Picture Victory in Europe Day not as an hour of triumph but as a moment of tribulation in which, instead of thanking Englishmen for their strength and stamina, instead of standing alongside ministers of many parties and almost every point of view, instead of standing in defense of King and Country, Winston Churchill stood alone—behind a curtain—so as not to embarrass Germany.

Picture the scene stateside, in which Harry Truman, who was then as foreign to the English as he was to his fellow Americans, offered little in the way of determination and nothing in the form of decency; because he hated crowds and wanted to crowd out the memory of his predecessor; because he thought silence was a smart strategy—the best strategy—to subdue the public’s urge to celebrate the occasion or to commemorate the loss of Franklin Delano Roosevelt, whose words radiated hope, whose hope was to win the war, whose life was a star of hope.

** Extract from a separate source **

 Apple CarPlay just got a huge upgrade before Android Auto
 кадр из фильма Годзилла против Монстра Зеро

If that scene is hard to imagine, because it never happened, think of what did happen when all Europe was freed—and George Herbert Walker Bush refused to go to Berlin, because he chose evenhandedness over elation.

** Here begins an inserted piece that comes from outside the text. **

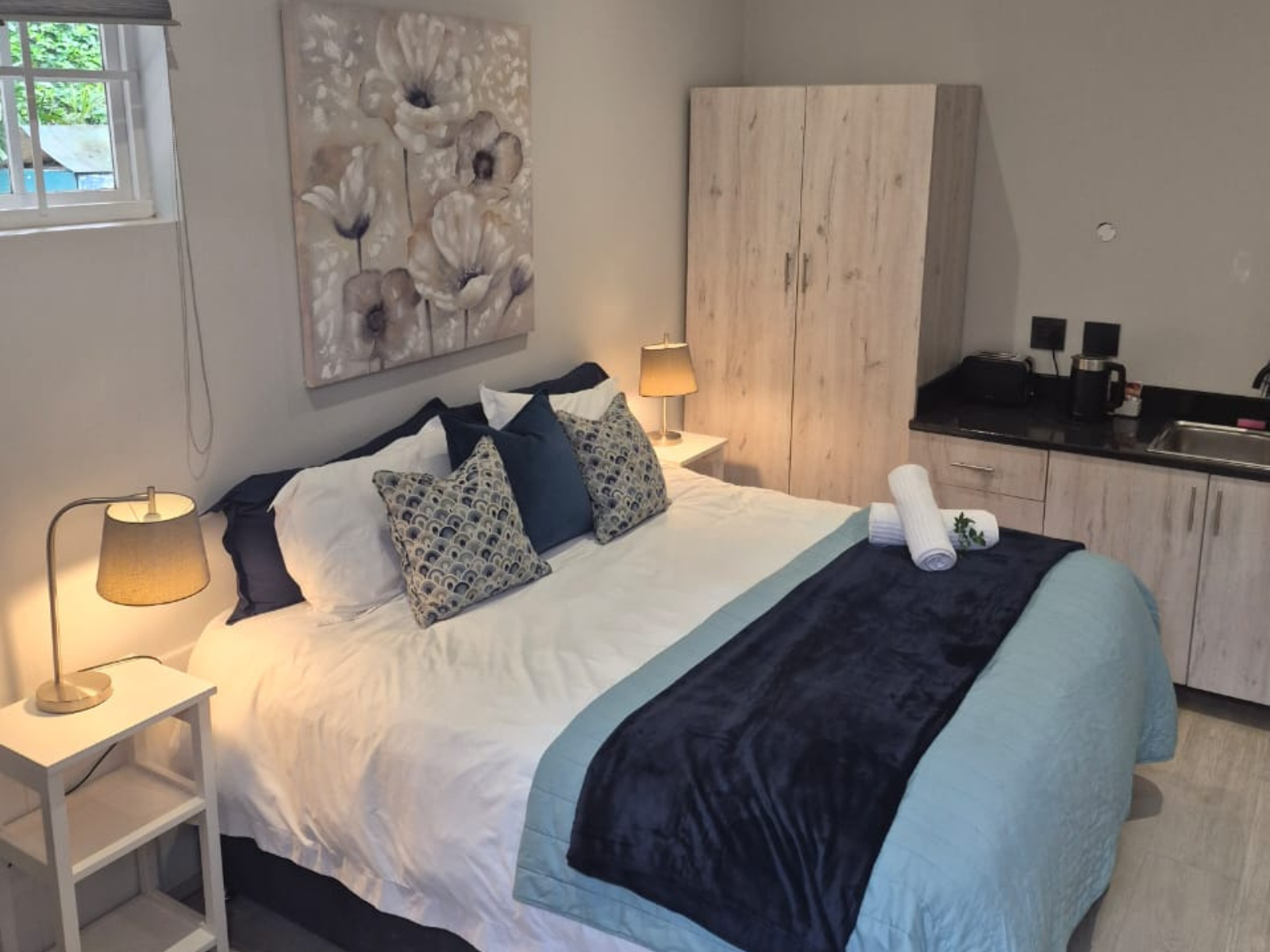 Athlone Lodge - Cottage Room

In a life filled with hours of greatness, Bush’s response to the end of the Cold War was not his finest hour.

Were the citizens of East—and West—Germany not owed a speech by the leader of the free world? Were the people of Prague, Budapest, Belgrade, Bucharest and Sofia not worthy of an address about the sinews of peace? Were the survivors of both Hitler and Stalin not a big enough audience to attract the president’s attention?

Apparently not.

President Bush went to Kiev instead, where he told Ukrainians to be . . . Russians. He came to a city that had been starved of freedom. He came to a country that had been destroyed by famine. He came to praise stability by preaching against “suicidal nationalism.”

He came at a great turning point in history.

He was a great man who was not a good president.